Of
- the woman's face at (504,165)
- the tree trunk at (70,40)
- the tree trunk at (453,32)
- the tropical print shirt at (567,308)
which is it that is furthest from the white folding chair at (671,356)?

— Exercise goal —
Count the lines of the items above that contain the word "trunk", and give only that number.

— Solved exercise —
2